Nomura’s lab is also branching out into new aspects of metabolism in cancer. While he now understands how cancer cells use MAGL to grow tumors that can metastasize, there’s work to be done exploring what other aspects of metabolism cancers use to fuel malignant tumors.
On sleepless nights, as the Agilent QQQ LC/mass spectrometer hums in a Morgan Hall lab, Nomura is at home in the quiet of his mind-lab, trying to see connections in the vast circuit board of metabolic pathways. Always, the questions remain: How are the pathways connected? How do the nodes work, and how can they be inhibited to stop inflammation or slow malignant tumors?

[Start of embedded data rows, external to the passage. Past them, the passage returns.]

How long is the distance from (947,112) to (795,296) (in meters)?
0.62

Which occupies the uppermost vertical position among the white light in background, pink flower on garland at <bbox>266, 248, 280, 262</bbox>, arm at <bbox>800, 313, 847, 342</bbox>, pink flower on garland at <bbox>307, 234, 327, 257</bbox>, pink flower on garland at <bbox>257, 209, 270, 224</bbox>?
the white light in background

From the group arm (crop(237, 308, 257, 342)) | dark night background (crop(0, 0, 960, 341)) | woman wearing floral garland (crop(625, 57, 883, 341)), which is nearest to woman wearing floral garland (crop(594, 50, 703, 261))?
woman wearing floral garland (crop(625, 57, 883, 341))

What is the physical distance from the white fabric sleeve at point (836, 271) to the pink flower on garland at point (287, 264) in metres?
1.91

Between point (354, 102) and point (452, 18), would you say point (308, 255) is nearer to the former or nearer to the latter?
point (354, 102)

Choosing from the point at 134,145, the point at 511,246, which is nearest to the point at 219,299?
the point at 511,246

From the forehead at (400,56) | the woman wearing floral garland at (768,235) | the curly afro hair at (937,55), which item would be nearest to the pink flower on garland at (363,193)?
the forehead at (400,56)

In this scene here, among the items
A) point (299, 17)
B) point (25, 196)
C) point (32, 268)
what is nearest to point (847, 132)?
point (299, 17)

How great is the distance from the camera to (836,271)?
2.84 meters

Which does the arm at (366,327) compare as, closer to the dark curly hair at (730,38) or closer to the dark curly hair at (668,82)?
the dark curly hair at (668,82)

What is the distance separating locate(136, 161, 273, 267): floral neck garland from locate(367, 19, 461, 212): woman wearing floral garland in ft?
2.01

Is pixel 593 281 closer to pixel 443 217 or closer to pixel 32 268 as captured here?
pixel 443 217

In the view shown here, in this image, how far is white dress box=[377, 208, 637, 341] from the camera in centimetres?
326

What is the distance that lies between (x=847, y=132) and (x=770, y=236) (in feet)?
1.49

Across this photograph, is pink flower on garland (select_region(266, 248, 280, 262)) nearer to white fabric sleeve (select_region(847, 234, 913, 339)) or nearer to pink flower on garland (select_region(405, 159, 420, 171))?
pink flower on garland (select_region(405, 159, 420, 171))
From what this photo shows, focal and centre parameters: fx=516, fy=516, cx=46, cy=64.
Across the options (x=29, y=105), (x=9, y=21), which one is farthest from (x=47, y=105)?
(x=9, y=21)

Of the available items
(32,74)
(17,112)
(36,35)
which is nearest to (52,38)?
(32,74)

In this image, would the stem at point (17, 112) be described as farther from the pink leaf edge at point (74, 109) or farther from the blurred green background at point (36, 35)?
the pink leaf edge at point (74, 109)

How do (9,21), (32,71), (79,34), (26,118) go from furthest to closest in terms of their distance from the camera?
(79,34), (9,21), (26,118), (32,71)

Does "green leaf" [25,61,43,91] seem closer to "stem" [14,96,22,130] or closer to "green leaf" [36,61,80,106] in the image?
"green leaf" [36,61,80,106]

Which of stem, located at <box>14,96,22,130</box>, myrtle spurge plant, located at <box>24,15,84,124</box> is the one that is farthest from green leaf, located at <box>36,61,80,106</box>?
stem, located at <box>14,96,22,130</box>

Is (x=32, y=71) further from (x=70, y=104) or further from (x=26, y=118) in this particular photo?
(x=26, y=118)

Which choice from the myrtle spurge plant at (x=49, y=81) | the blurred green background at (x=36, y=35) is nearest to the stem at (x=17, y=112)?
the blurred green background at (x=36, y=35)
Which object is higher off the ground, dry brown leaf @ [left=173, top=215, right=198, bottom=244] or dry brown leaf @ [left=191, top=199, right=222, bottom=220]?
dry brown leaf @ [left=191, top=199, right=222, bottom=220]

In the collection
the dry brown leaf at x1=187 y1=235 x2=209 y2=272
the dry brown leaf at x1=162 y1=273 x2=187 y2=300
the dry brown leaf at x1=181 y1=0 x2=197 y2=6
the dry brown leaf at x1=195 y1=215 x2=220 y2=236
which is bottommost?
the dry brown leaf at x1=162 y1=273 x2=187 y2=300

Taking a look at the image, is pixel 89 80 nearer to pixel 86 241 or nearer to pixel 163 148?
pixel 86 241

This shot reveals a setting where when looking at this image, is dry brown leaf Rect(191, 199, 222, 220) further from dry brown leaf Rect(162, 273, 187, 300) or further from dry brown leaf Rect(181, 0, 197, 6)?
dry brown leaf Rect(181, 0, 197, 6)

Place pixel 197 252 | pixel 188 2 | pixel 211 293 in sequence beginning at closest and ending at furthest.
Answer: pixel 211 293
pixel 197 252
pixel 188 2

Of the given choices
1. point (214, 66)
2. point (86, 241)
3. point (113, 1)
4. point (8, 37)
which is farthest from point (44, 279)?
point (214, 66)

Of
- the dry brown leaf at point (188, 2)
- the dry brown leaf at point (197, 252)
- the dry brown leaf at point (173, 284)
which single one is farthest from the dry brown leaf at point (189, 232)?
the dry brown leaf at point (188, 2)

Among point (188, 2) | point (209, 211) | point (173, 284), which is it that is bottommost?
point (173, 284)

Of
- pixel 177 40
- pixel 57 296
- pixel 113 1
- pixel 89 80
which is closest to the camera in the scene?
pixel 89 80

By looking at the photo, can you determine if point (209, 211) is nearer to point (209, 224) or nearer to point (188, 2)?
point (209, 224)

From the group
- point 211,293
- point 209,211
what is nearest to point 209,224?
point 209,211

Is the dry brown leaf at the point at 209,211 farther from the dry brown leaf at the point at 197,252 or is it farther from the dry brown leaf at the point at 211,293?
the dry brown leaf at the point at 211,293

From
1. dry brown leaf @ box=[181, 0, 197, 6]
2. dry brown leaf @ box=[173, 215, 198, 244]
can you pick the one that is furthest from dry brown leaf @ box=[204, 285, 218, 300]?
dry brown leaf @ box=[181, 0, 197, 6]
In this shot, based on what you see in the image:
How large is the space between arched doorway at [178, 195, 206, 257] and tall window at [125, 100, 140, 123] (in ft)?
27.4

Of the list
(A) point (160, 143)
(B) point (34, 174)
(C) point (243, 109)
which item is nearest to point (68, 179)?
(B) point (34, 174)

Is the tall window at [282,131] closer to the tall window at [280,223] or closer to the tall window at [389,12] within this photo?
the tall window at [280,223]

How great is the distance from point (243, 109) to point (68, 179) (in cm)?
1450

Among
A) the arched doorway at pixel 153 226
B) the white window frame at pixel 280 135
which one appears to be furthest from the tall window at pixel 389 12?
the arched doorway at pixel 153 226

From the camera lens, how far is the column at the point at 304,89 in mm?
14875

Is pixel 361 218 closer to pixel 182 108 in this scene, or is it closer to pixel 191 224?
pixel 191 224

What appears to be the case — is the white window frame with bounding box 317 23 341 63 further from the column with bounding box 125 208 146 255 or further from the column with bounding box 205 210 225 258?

To him, one imagines, it’s all a little like exploring a new music score. You take the sound apart measure by measure, try to understand it, learn it, and then play it, see what it sounds like, try things on the fly, and try to get ever closer to an interpretation that transcends intellect. In that sense, perhaps, there’s something jazz-like in biology; the paradox of something that is at once orderly and chaotic, microscopic and cosmic, predictable and yet, on some days, unknowable.
“And that’s how you construct a hypothesis,” says Nomura, comparing the deconstruction of music to the deconstruction of, say, metabolic pathways. “In the end you take a leap of faith, that our bodies, down to the most minute chemical reactions, have some good reason for acting the way they do.”